本文 —
人数が増えることで、より華やかなものになり、その豪華さに勝るものはありません。
ただし、予算も大変大きなものとなり、場所を選ぶ事から、近年では販売数も減ってきています。 |
■ 雛人形の並び順 |
並びの順番がわからない場合は、並び順の覚え方があります。
雛人形は向かって右からよしとされる順番で配置されます。
現在では、雛人形は結婚式の舞台を表したものとされていますので、主役は女性、つまりお姫様が向かって右に並びます。向かって左側がお殿様。
三人官女は、お顔で判断します。
官女は、身の回りの世話をする人ですので、口を閉じている眉毛のある官女(つまり未婚の口数の少ない女性)が向かって右で、良く働く若い女性を指します。
真ん中は眉毛のない人で、この人だけ座っています。
眉毛のない人は、既婚の女性を指し、結婚して事情の良くわかる人を表します。
向かって左は、口を開き、眉毛のある顔です。
おしゃべりばかりで仕事がはかどらない人だそうです。

データ抜粋 —
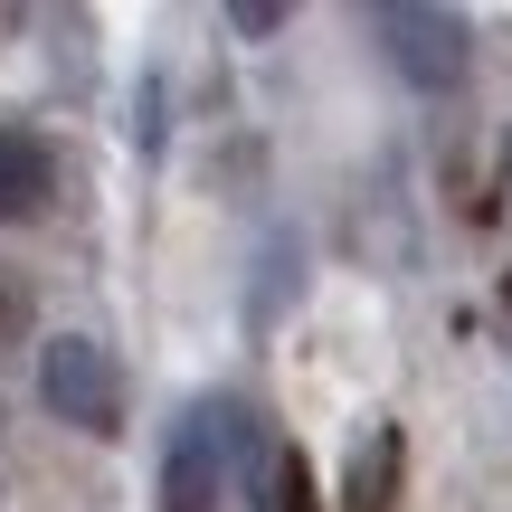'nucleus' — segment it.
...
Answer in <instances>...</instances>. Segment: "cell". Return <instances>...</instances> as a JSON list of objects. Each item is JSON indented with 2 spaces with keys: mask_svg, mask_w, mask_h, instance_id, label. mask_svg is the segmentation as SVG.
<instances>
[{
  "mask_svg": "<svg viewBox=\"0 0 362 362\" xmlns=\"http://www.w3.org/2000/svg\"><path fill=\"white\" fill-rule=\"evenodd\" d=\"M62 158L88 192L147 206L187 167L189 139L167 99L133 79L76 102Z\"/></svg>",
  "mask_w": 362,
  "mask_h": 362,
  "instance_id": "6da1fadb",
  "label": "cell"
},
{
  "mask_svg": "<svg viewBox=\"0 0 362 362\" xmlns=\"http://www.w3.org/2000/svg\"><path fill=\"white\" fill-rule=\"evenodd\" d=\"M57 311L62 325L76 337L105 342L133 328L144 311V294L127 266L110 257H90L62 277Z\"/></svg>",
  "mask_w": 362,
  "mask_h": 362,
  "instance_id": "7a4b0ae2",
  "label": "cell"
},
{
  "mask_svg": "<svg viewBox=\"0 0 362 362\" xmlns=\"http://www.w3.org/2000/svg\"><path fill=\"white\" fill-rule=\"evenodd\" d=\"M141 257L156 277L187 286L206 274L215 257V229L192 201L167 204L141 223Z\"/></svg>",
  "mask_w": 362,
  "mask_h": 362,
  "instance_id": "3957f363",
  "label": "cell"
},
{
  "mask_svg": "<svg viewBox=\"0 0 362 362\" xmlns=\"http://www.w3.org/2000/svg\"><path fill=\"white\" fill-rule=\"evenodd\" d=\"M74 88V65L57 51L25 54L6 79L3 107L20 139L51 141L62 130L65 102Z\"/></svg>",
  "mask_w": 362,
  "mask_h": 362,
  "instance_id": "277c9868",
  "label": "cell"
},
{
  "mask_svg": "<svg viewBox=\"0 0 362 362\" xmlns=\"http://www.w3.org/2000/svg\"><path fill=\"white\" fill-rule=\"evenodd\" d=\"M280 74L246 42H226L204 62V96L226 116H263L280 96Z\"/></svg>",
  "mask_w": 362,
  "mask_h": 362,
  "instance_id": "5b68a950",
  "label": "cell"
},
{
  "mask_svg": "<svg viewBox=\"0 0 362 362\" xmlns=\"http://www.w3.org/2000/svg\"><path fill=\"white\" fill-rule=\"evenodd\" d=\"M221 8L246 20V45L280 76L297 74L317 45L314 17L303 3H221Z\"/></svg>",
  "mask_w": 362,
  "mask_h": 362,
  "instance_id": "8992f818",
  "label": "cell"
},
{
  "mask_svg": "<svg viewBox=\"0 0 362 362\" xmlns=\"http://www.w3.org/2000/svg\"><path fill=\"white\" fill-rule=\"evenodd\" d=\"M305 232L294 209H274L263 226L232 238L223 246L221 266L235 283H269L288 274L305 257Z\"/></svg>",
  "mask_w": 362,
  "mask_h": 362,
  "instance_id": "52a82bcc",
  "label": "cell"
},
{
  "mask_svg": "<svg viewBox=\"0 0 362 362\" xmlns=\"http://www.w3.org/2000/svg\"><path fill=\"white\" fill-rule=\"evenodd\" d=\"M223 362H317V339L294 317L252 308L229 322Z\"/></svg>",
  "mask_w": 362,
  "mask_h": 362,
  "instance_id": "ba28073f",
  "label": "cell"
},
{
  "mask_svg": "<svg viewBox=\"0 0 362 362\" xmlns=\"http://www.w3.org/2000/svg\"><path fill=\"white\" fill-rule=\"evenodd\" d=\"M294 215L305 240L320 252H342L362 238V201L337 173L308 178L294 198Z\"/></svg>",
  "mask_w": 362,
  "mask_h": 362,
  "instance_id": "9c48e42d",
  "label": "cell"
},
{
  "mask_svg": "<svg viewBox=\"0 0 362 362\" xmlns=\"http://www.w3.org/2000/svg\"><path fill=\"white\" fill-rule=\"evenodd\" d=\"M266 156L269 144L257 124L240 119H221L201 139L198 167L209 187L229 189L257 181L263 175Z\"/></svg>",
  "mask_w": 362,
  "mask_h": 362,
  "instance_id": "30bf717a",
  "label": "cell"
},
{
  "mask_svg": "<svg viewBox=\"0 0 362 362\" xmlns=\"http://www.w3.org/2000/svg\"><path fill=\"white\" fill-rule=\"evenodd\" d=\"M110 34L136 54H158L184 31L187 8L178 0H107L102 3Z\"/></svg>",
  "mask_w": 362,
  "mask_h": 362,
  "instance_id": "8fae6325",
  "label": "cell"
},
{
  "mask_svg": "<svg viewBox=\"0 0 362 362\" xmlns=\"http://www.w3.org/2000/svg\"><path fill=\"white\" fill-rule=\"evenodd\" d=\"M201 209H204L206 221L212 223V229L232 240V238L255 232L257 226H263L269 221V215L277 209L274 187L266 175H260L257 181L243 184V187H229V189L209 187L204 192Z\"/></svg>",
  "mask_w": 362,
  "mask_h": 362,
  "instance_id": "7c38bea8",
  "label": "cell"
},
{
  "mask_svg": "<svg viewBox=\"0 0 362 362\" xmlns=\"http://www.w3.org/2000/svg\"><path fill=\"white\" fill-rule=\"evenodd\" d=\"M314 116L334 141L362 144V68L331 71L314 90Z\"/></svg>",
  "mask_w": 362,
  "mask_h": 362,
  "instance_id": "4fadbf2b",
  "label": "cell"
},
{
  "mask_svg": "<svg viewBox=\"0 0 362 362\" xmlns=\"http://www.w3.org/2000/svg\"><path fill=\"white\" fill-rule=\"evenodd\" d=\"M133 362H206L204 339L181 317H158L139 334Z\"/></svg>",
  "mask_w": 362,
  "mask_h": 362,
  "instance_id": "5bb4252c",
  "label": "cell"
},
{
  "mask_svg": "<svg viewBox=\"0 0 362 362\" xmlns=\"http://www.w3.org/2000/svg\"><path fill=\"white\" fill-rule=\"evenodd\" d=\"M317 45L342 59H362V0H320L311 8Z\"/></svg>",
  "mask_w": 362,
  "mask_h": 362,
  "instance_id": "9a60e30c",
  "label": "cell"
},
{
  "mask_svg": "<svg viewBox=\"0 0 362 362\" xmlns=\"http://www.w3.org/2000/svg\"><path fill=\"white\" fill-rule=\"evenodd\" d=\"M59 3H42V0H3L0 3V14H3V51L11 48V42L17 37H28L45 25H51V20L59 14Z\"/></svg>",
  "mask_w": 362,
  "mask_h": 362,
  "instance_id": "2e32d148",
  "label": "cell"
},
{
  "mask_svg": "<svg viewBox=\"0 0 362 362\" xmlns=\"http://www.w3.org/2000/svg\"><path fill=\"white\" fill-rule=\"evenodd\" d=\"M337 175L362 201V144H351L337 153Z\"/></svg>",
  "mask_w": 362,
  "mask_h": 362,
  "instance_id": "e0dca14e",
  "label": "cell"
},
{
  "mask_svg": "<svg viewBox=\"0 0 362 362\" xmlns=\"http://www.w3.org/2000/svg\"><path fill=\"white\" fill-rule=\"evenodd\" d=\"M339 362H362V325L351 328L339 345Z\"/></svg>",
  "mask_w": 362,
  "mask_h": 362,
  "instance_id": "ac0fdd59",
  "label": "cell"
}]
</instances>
...
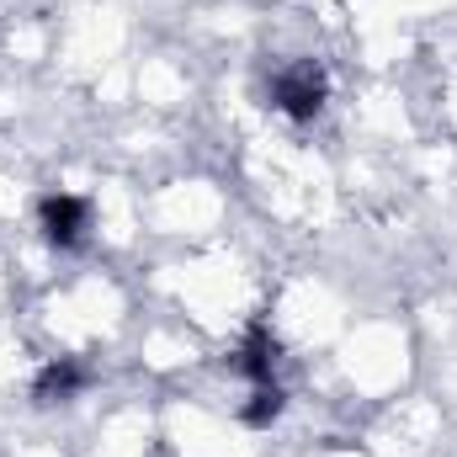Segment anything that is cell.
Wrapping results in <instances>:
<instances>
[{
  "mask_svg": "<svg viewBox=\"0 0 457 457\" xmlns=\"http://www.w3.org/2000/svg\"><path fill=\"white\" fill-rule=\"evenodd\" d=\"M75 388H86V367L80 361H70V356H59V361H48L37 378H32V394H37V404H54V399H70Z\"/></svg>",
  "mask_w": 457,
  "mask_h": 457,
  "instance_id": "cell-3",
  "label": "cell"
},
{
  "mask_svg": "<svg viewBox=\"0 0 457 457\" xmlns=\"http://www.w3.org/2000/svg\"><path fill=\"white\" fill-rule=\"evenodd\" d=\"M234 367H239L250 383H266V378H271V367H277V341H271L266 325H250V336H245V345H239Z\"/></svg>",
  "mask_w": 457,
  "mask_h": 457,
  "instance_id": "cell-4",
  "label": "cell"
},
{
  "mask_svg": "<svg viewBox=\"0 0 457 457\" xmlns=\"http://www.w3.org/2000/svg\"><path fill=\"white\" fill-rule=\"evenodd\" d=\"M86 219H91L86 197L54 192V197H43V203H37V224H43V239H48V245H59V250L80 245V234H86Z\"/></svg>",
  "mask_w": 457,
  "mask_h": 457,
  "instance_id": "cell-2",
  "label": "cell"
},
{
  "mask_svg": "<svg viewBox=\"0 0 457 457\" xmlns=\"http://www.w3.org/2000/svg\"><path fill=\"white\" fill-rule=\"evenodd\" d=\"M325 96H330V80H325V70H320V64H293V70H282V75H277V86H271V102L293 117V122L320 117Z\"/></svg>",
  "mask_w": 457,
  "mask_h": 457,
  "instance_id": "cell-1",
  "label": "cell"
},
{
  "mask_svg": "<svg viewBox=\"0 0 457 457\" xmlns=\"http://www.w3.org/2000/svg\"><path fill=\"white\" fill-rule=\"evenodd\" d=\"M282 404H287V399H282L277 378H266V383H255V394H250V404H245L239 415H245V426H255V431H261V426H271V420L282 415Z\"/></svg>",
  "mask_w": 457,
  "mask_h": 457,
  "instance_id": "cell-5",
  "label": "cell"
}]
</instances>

課題 —
a) 雛人形についての本文によれば、お姫様が向かって右に並ぶのはなぜか、1〜3文で説明せよ。
b) 雛人形についての本文を、最後の文の後から再び書き進めよ。
リストは本文とは別の出典から取ったものである。

期待される出力 —
a) 現在では雛人形は結婚式の舞台を表したものとされており、その主役は女性、つまりお姫様である。雛人形は向かって右からよしとされる順番で配置されるため、主役のお姫様が向かって右に並ぶ。

b)
五人囃子は、向かって右側から音の小さい順にならびます。
随身は、ひげの白い老人は知恵を指し、髪の黒い人は、力を指します。
身辺の護衛をする人ですので、物事を解決するのには、力よりも知恵を使いなさいということです。
仕丁は喜怒哀楽を表し、向かって右から笑い、泣き、怒りの順です。
右側からよしとされる順番で並んでいることを知っていれば、比較的簡単にわかるようになります。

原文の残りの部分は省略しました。